Finance Minister Nirmala Sitharaman, while presenting the Union Budget for 2024-25, announced that the government would develop a ‘climate finance taxonomy’ to enhance the availability of capital for climate adaptation and mitigation.
All about Climate finance taxonomy
- Climate finance taxonomies are known as ‘green’ taxonomies.
- Climate finance taxonomy refers to a set of standardised regulations and guidelines to inform companies and investors on making impactful investments towards environmental conservation and combating the climate crisis.
- Taxonomies for sustainable climate financing, in general, include a detailed list of economic sectors and activities and corresponding criteria that determine if it aligns with larger climate goals.
- With global temperatures soaring, and the adverse effects of climate change exacerbating, countries need to transition to a net-zero economy. The net-zero economy means the balance between the amount of greenhouse gas (GHG) that is produced, and the amount that is removed from the atmosphere.
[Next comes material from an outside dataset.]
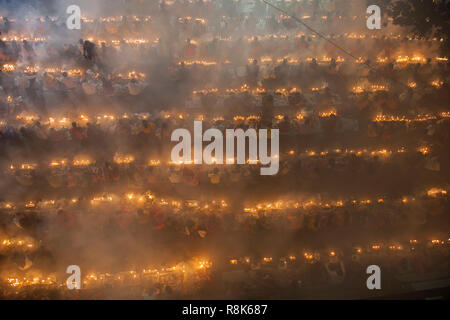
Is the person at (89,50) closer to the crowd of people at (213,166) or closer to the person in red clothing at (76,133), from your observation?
the crowd of people at (213,166)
- Taxonomies can play a pivotal role in doing this as they can help ascertain if economic activities are aligned with credible, science-based transition pathways.
- They can also give impetus to deployment of climate capital, and reduce the risks of greenwashing.
- Climate finance taxonomies can facilitate financing for investors, credit institutions etc. based on how climate-aligned an entity or an activity is.
- It can therefore direct financial resources towards projects that support climate change mitigation and adaptation.
- Green taxonomies help investors compare investment opportunities and measure their environmental impact.
- A localised climate finance taxonomy can also help align a country’s climate goals with the Paris Agreement and other international climate commitments while accounting for regional factors that influence localised transition pathways.